◆ **DOCUMENT TEXT**
┌────────

JAKARTA (TheInsiderStories) – The sharing economy continues to expand, necessitating evolution of traditional financial institution business models, particularly with digital payment systems.
Today, blockchain is the world’s leading software platform for digital assets, offering the largest production platform in the world with new technology to build a radically better financial system.
Blockchain can help energize and unlock the sharing economy by making it cheaper to create and operate an online platform.
For example, transactions can be coordinated by self-executing smart contracts or performed at a lower cost by other small competing providers. The next phase of the sharing economy can emphasize today’s inequalities or ease them, depending on the way the technology itself is set up.
In a conventional financial system, transactions conducted by both parties require intermediation by third, ‘trusted’ parties, such as banks. With blockchain technology, transactions can be carried out directly between two parties without an intermediary – who can in fact be a single point of failure.

└────────

◆ **GIVEN RECORDS**
┌────────

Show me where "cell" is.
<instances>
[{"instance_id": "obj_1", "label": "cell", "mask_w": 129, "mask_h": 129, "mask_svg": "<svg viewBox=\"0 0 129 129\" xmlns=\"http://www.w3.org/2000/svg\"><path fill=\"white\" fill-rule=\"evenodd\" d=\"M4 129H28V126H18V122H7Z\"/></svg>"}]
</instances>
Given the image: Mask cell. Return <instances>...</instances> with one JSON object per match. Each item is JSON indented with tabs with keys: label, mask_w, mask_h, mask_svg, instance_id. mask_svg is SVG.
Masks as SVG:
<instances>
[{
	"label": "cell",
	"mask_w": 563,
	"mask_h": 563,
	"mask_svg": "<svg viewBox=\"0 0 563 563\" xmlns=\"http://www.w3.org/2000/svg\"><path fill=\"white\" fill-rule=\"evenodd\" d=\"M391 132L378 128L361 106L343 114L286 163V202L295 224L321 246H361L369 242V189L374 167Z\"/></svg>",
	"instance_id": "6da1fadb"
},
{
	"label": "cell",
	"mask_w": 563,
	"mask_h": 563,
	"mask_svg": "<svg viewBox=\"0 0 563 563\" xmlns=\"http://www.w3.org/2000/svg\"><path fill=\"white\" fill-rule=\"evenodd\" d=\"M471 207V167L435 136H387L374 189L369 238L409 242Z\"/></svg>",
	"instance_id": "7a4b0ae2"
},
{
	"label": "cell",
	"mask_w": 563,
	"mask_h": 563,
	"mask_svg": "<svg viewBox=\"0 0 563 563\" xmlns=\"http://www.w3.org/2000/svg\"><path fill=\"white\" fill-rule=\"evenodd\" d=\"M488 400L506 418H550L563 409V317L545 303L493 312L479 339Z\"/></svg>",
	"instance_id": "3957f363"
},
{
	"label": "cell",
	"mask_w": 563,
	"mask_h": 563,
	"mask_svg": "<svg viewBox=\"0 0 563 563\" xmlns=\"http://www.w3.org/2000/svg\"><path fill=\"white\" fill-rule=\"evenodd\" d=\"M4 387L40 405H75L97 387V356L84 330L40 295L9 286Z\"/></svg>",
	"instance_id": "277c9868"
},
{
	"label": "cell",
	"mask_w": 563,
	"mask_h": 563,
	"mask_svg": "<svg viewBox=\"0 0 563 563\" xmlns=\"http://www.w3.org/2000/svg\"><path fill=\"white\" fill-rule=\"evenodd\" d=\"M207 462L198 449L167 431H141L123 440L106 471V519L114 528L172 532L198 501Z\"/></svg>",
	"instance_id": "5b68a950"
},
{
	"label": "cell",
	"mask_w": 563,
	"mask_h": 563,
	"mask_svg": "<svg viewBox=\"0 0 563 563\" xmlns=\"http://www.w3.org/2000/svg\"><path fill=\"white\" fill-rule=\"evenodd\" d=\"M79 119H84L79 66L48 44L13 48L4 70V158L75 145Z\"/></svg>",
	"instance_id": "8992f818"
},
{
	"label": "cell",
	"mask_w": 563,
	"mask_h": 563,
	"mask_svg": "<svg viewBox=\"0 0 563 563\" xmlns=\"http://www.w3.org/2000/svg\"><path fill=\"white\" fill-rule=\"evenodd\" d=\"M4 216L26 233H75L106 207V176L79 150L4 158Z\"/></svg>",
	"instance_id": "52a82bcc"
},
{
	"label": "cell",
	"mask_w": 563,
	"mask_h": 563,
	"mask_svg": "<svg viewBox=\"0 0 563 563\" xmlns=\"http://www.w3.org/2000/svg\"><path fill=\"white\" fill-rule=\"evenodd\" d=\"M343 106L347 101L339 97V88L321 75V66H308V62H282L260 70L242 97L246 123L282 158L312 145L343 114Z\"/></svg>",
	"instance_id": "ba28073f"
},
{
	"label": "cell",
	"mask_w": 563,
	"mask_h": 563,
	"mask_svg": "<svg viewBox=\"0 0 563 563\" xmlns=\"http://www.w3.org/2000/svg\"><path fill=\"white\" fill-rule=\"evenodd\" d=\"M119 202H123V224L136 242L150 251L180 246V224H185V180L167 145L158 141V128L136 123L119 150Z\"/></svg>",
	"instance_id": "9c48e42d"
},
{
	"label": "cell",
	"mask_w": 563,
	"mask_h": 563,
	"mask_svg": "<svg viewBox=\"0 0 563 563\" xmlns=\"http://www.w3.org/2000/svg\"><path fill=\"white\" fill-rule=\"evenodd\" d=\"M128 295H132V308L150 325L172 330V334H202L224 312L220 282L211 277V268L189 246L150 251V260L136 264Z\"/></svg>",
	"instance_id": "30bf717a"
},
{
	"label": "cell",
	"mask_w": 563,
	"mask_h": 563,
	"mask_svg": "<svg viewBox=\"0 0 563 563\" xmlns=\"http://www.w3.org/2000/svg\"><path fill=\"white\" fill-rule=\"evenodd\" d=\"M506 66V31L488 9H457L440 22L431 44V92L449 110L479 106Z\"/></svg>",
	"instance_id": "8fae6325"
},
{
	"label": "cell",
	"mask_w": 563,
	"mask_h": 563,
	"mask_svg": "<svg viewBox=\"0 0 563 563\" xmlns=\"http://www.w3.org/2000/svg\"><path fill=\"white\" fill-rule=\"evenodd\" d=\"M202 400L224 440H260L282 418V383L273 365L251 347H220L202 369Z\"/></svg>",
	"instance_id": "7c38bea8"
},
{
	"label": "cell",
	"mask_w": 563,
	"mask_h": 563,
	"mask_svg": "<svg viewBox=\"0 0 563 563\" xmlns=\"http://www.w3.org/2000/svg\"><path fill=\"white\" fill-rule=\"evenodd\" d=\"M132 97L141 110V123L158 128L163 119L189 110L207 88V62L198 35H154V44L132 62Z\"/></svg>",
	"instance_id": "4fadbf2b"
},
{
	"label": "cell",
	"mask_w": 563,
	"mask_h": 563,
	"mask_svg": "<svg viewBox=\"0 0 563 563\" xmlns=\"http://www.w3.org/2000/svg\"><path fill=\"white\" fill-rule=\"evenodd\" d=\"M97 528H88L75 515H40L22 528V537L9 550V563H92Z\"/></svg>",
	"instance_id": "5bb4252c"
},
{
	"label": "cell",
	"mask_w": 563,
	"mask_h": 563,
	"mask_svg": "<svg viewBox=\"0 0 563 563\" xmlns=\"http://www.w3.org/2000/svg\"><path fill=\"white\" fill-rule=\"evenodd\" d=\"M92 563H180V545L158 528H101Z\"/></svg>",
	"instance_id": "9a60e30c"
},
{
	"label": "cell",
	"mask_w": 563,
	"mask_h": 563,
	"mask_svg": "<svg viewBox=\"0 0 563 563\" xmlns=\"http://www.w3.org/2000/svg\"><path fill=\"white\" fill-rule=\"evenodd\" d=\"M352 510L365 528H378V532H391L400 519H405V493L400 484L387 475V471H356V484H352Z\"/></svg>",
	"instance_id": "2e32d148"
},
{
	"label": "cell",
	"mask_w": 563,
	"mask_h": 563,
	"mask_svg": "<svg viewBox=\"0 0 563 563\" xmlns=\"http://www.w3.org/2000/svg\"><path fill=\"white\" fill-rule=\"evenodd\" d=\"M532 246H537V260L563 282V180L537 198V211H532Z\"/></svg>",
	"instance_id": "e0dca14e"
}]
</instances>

└────────

◆ **REQUIRED ACTIONS**
1. In the article on blockchain and the sharing economy, rewrite the stretch from "For example, transactions" through "point of failure.", replacing "smart contracts" with "automated agreements".
2. Answer these questions from the article on blockchain and the sharing economy:
(a) According to the article, what can help energize and unlock the sharing economy?
(b) What kind of smart contracts can coordinate transactions?
(c) What example of a "trusted" third party does the article give for a conventional financial system?
3. Continue the article on blockchain and the sharing economy from the point where it stops.
The material was taken from a different source than the text.

◆ **TASK ANSWERS**
1.
For example, transactions can be coordinated by self-executing automated agreements or performed at a lower cost by other small competing providers. The next phase of the sharing economy can emphasize today’s inequalities or ease them, depending on the way the technology itself is set up.
In a conventional financial system, transactions conducted by both parties require intermediation by third, ‘trusted’ parties, such as banks. With blockchain technology, transactions can be carried out directly between two parties without an intermediary – who can in fact be a single point of failure.

2.
(a) Blockchain.
(b) Self-executing smart contracts.
(c) Banks.

3.
As an illustration, blockchain technology is like a large, distributed and open book that can record transactions between two parties efficiently and in a verifiable and permanent manner.
The blockchain, which is also the technology behind Bitcoin, a rising digital currency today, has a number of characteristics that can be exploited for various purposes, predictably capable of disrupting various industries.
These characteristics come along with its technology; they are transparent, decentralized, immutable, free from the risk of downtime (high availability), safe, easy and cheap.
Anything with an internet connection can hook up to a blockchain, which means anything with an internet connection can have a perfect record of who owns what.
Apart from the financial sector, blockchain has also been applied in the healthcare industry, as three healthcare companies in the United States use it to store medical records, monitor prescription drugs, design more detailed treatment plans and create a more open medical research market to help the healing of chronic diseases.
Accenture’s research notes blockchain technology can reduce infrastructure costs by 30 per cent in eight of the world’s top 10 investment banks, or about US$8 billion to US$12 billion of annual bank fees.
Meanwhile, according to Transparency Market Research, the market value of blockchain is predicted to increase to US$20 billion in 2024 from US$316 million in 2015 with an annual compound growth rate of 58.7 per cent.
The ability of blockchain to eliminate third parties and thus create fast, easy and cheap transactions is the reason for increasing market demand for this technology, in addition to the security factor in online transactions.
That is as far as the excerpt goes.